*** TEXT FOR ANALYSIS Section Begins ***

The society continues to publish Psychophysiology, an influential monthly peer-reviewed journal interested in advancing psychophysiological science and human neuroscience, covering research on the interrelationships between the physiological and psychological aspects of brain and behavior.

==Annual meeting==
The annual meeting of Society for Psychophysiological Research is attended by scientists from around the world. The meeting includes presentations of new theory, methods, and research in the form of invited addresses, symposia, poster sessions, and Presidential and Award addresses. At each meeting, the society also typically offers preconference workshops on specific topics or methodological advances. Topics covered in the 2011 preconference workshops included a bootcamp on Event-related potential Methodologies, Genetic Approaches to the Biology of Complex Traits, and Fundamentals of Pupillary Measures and Eye tracking. Recent meetings have been held in Portland, OR, Berlin, Germany, Vancouver, British Columbia, New Orleans, Louisiana, and Florence, Italy. Meetings have been scheduled to be held at various locations around the world.

==Awards==

===Distinguished Contributions to Psychophysiology===
Past Awardees:

- Chester W. Darrow (1969)
- Roland Clark Davis (1969)
- Marion A. Wenger (1970)
- John I. Lacey (1970)
- Albert F. Ax (1973)
- Robert Edelberg (1974)
- William W. Grings (1978)
- Frances K. Graham (1981)

*** TEXT FOR ANALYSIS Section Ends ***
*** MATERIAL PROVIDED Section Begins ***

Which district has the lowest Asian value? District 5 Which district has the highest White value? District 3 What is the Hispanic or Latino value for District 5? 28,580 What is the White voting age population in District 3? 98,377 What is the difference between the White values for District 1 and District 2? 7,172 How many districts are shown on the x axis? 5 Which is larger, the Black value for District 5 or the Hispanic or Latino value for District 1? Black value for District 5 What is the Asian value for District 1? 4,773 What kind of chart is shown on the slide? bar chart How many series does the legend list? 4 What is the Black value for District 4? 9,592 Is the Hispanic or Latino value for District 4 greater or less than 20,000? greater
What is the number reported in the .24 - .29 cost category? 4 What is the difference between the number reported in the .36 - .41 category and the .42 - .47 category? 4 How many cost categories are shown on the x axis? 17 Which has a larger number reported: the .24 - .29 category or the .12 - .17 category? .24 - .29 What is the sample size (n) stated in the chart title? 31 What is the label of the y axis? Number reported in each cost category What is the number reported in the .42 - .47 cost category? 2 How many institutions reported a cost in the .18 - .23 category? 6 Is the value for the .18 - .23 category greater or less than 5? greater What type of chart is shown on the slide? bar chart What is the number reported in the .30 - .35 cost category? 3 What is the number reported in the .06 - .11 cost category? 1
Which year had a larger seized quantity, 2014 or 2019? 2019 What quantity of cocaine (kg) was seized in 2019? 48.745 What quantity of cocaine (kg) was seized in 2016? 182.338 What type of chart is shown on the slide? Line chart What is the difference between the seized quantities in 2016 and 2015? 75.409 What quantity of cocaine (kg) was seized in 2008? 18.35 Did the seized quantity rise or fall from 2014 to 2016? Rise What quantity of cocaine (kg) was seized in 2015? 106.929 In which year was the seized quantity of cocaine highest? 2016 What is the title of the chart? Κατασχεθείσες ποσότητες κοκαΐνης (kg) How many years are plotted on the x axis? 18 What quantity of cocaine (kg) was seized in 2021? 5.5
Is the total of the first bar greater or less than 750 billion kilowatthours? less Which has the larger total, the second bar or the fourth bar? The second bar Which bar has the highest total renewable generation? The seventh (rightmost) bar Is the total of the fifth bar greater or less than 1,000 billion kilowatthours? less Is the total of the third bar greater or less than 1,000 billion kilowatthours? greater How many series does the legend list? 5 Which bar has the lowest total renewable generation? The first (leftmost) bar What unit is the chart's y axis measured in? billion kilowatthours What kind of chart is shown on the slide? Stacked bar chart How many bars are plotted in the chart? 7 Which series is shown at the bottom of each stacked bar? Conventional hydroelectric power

*** MATERIAL PROVIDED Section Ends ***

■ TASK DETAILS ■
Answer these from the text about the Society for Psychophysiological Research:
(a) How often is the journal Psychophysiology published?
(b) Which 2011 preconference workshop dealt with eye tracking?
(c) In what year did Frances K. Graham receive the Distinguished Contributions to Psychophysiology award?
Use only the text about the society, not the listing.

■ OUTPUT FOR THIS EXERCISE ■
(a) Monthly.
(b) Fundamentals of Pupillary Measures and Eye tracking.
(c) 1981.